The EPA has historically said there is no safe threshold for particulate matter, a conclusion that dovetails with a series of public health studies and underlies a host of other federal regulations governing power plant pollution.

The Trump administration, however, is preparing to assert that the potential health benefits of cutting that pollution ends at a certain point — when levels are cut to match a national standard or a threshold examined in two long-term health studies, according to documents obtained by Bloomberg.

Discount Benefits

So, the EPA is set to discount the potential value and health benefits that could stem from driving that pollution down even more. That change would cut the expected benefits of the Clean Power Plan, helping make the case that the costs of the rule outweigh those potential gains.

“This is a pretty radical step for the EPA,” said Kevin Steinberger, a policy analyst at the Natural Resources Defense Council. “All the scientific evidence we have suggests there’s no limit at which exposure to particulate matter is not dangerous to human health.”

Obama’s EPA relied on the assumption that there are health benefits at reducing particulate matter down to zero, “so no matter how much you reduce it, you will get benefits,” said Andres Restrepo, a Sierra Club staff attorney focusing on air pollution and climate change. “That’s been standard practice.”

Conservatives who have criticized the EPA’s approach under Obama said the Trump administration is right to reevaluate that assumption. Myron Ebell, director of the Center for Energy and Environment at the Competitive Enterprise Institute, said he would prefer Trump’s EPA go further and not count the “co-benefits” of reducing fine particulate matter when the real aim is curbing carbon dioxide.

“If these illusory co-benefits are going to be counted, then we think that it is entirely appropriate to cut them off for levels below the national ambient air quality standards,” Ebell said. “That level has been set at what has been determined to be safe for human health. How can there be a health benefit below the safe level?”

True Costs

EPA spokeswoman Liz Bowman cast the Trump analysis as more defensible.

“The facts are that the Obama administration’s estimates and analysis of costs and benefits was, in multiple areas, highly uncertain and/or controversial,” Bowman said by email. “The Trump administration is, in a robust, open, and transparent way, presenting a wide range of analysis scenarios to the public.”

========================================================================

GIVEN REQUEST A: Find each line in the listing that contains the string "boat", treating uppercase and lowercase as different, and copy those lines.
GIVEN REQUEST B: Write the next few paragraphs of the article on the EPA's particulate matter analysis, picking up right after its final sentence.
The listing that comes next has no connection to the article.

========================================================================

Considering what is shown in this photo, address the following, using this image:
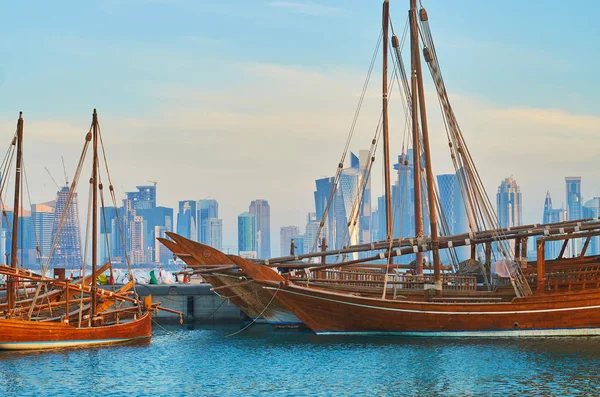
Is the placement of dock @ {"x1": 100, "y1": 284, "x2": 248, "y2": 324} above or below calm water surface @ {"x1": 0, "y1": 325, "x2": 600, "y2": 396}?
above

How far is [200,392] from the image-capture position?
34469 mm

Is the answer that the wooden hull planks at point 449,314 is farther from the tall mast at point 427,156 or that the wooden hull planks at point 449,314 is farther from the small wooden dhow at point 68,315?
the small wooden dhow at point 68,315

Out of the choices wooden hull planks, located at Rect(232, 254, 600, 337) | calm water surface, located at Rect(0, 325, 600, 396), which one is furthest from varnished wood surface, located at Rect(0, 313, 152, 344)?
wooden hull planks, located at Rect(232, 254, 600, 337)

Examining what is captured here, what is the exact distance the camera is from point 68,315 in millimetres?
44844

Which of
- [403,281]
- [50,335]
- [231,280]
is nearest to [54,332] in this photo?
[50,335]

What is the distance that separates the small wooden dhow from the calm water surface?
2.92 ft

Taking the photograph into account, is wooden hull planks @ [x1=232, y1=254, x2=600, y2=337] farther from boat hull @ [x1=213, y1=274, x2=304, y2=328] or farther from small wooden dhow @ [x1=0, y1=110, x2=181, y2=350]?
small wooden dhow @ [x1=0, y1=110, x2=181, y2=350]

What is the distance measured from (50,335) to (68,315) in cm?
174

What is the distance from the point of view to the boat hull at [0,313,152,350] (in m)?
42.5

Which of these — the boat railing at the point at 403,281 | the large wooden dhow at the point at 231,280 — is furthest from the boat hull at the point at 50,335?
the boat railing at the point at 403,281

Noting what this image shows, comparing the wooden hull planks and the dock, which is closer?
the wooden hull planks

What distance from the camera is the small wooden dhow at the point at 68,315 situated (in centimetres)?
4291

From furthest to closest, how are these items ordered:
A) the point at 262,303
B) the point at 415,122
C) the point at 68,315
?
the point at 262,303, the point at 415,122, the point at 68,315

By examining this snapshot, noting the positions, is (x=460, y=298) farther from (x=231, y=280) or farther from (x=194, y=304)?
(x=194, y=304)
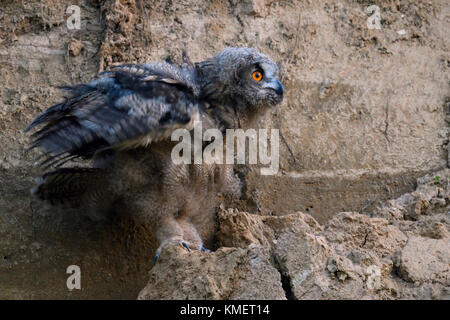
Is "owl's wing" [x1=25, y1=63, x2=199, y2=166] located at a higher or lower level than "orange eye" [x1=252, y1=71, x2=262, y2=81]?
lower

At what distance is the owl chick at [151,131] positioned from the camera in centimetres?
424

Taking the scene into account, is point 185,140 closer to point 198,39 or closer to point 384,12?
point 198,39

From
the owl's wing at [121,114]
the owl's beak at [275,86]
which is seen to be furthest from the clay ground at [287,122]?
the owl's wing at [121,114]

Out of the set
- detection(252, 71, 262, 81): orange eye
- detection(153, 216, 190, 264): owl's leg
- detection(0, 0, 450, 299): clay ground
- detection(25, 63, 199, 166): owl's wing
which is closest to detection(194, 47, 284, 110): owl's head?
detection(252, 71, 262, 81): orange eye

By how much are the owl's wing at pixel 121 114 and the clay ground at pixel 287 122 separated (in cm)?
108

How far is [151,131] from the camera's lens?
4.15m

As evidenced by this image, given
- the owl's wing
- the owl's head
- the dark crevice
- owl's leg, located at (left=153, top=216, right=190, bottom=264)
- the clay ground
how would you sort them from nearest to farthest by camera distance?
1. the dark crevice
2. the owl's wing
3. owl's leg, located at (left=153, top=216, right=190, bottom=264)
4. the owl's head
5. the clay ground

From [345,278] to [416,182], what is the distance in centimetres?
263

========================================================================

RESPONSE A:
Taking the photograph into account, is wooden hull planks @ [x1=232, y1=254, x2=600, y2=337] farther from boat hull @ [x1=213, y1=274, x2=304, y2=328] or farther from small wooden dhow @ [x1=0, y1=110, x2=181, y2=350]?
What is the distance from the point of view to the boat hull at [0,313,152,350] (in m)?
Which of these — the boat railing at the point at 403,281 | the large wooden dhow at the point at 231,280 — is furthest from the boat hull at the point at 50,335?
the boat railing at the point at 403,281

RESPONSE B:
The Trump administration’s math also helps diminish the potential benefits the Clean Power Plan would deliver by focusing those calculations on what happens inside U.S. borders, instead of across the globe. And, it’s changing the way it calculates present-day costs based on projected long-term benefits. The higher the so-called discount rate, the lower the estimate of harm.

“The challenge that we have here is that we have an administration that wants to deny the science,” former EPA head Gina McCarthy told NPR Tuesday. “I think what you’ll find is that this proposal will fail miserably” both in public opinion and in the courts, she said.

Increasing Costs

The Trump administration is also making other changes to the way the government accounts for the costs of complying with the rule. That math yields real differences. For instance, while the Obama administration touted an $8.4 billion price tag, the Trump administration’s math yields a compliance cost of more than $33 billion.

“This is a way for them to say the cost of the rule are huge, and really significant and really a burden, when in reality, they’re using the same numbers EPA used in 2015 — they’ve just moved things around,” Steinberger said.

Ebell said it was the Obama administration that employed faulty accounting, and the change restores standard practice. “How could anyone object to removing trickery from the regulatory process?” he said.

Recent analysis suggests the costs of satisfying Obama’s Clean Power Plan actually have gone down, as the U.S. makes strides toward meeting its carbon-cutting targets and less-polluting energy sources such as wind, solar and natural gas prove less expensive than anticipated. The U.S. is already well on the path to achieving the Clean Power Plan’s headline goal of cutting carbon dioxide emissions 32 percent by 2030.

The regulation now looks like “a real bargain,” said David Doniger, director of the NRDC’s Climate and Clean Air program. “The Clean Power Plan would have achieved a 32 percent reduction in greenhouse gas emissions at what now it looks like at an increasingly minimal cost.”